Бывали, однако, минуты, когда панну Теодору покидали ее непостижимо стойкая вера и надежда на будущее. Случалось это тогда, когда тетка пана Лаурентия, старая сгорбленная женщина, жившая на проценты с маленького капитальца в соседнем переулке, в течение нескольких месяцев не получала писем от племянника. Тогда панна Теодора каждый день, накинув на голову большой платок, бегала за вестями в переулок и возвращалась оттуда медленными шагами, с опущенными вниз глазами. В эту пору ее обыкновенно яркий румянец бледнел, глаза угасали, а убитое, постаревшее лицо обличало внутреннюю муку, выносимую подчас с покорностью, подчас - с протестом и возмущением. Тогда ею овладевало раздражение, вовсе не свойственное ей, и горячечная, нервная подвижность.

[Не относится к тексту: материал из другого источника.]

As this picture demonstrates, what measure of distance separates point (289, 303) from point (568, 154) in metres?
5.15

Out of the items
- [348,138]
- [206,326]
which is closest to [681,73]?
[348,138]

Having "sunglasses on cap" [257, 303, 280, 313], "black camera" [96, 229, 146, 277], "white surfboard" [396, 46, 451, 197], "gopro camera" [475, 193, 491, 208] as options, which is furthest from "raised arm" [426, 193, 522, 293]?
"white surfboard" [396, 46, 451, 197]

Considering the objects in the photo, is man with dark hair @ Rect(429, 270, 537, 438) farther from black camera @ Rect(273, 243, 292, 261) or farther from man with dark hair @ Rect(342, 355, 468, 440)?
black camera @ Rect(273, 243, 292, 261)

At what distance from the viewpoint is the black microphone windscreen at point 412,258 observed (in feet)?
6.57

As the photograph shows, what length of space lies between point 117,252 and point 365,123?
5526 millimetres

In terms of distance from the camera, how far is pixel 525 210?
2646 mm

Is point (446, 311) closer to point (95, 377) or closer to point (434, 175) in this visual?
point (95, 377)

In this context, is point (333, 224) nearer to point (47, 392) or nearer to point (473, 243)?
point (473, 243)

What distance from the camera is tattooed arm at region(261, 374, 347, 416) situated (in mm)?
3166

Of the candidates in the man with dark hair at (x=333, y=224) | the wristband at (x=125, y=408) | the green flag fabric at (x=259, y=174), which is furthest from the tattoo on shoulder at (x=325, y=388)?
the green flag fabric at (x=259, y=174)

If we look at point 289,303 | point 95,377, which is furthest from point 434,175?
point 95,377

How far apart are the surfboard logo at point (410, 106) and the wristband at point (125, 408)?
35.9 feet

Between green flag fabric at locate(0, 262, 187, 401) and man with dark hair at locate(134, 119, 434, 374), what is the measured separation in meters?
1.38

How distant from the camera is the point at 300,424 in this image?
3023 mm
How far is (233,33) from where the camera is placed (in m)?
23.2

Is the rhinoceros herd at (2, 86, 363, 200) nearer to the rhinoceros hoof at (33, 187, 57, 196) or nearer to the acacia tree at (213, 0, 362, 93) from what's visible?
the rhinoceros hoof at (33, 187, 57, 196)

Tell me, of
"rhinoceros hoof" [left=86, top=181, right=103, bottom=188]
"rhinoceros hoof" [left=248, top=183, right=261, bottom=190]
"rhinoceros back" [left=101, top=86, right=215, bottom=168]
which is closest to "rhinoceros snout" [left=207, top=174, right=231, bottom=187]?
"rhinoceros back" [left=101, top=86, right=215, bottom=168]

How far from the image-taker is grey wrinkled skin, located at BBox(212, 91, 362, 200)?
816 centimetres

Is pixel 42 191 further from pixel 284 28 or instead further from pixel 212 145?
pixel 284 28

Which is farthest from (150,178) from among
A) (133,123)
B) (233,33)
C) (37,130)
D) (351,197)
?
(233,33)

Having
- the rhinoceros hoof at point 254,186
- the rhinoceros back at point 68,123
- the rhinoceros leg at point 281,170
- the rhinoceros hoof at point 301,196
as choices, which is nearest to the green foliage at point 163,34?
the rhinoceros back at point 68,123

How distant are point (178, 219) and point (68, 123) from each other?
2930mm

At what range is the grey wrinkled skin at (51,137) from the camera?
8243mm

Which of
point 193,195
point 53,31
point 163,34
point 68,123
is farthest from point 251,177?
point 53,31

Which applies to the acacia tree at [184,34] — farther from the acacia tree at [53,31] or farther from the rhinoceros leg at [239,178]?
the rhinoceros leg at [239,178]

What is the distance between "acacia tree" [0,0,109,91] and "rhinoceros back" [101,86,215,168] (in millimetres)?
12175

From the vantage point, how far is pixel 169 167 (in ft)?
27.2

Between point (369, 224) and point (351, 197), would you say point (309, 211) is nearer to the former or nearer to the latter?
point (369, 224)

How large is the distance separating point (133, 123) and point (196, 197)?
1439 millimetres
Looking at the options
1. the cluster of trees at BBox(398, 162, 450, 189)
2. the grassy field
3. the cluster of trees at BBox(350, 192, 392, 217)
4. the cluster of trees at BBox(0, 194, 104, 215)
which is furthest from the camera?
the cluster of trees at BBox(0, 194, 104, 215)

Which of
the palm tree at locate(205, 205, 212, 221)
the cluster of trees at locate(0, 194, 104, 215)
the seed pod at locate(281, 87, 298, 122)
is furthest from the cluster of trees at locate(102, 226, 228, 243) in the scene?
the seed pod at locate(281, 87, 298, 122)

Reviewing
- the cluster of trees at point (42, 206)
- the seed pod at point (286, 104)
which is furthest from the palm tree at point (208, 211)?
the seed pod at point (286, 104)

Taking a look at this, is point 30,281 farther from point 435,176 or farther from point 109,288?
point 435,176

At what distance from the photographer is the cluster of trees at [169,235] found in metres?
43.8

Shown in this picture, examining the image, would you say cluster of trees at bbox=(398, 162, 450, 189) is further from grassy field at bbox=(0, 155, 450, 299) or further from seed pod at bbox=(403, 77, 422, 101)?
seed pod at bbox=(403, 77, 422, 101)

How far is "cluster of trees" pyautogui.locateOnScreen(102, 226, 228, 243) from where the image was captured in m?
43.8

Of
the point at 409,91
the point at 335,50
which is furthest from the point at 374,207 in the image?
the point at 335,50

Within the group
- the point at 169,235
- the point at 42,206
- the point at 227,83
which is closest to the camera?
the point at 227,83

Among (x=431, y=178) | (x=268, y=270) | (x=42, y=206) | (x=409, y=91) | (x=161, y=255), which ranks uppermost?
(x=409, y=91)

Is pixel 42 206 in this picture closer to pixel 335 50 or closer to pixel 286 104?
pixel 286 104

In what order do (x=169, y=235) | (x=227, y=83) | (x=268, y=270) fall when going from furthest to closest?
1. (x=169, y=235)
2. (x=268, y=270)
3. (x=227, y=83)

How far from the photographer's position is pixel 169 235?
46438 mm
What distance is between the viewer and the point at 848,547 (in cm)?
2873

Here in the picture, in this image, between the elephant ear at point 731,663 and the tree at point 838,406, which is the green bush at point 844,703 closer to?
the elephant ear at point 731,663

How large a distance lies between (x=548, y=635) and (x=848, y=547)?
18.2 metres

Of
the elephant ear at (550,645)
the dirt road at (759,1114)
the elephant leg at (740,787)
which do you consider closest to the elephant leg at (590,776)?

Как будто занятая чем-то, она бегала по дому и по двору, но ничего не делала. Все валилось у нее из рук. Резко и порывисто она обращалась к брату, на приставанья невестки отвечала криком и грубыми словами, часто хваталась за голову, как будто чувствовала внезапный приступ боли, а возвратившись в свое зальце, заливалась слезами, падала на постель и забывала даже накормить своих снегирей. Потом она снова становилась тихой, мягкой, равнодушной ко всем и ко всему, старательно принималась за шитье, присматривала на кухне за приготовлением обеда и стиркой, а на придирки и шуточки пани Ядвиги не обращала внимания, как будто вовсе не слыхала их.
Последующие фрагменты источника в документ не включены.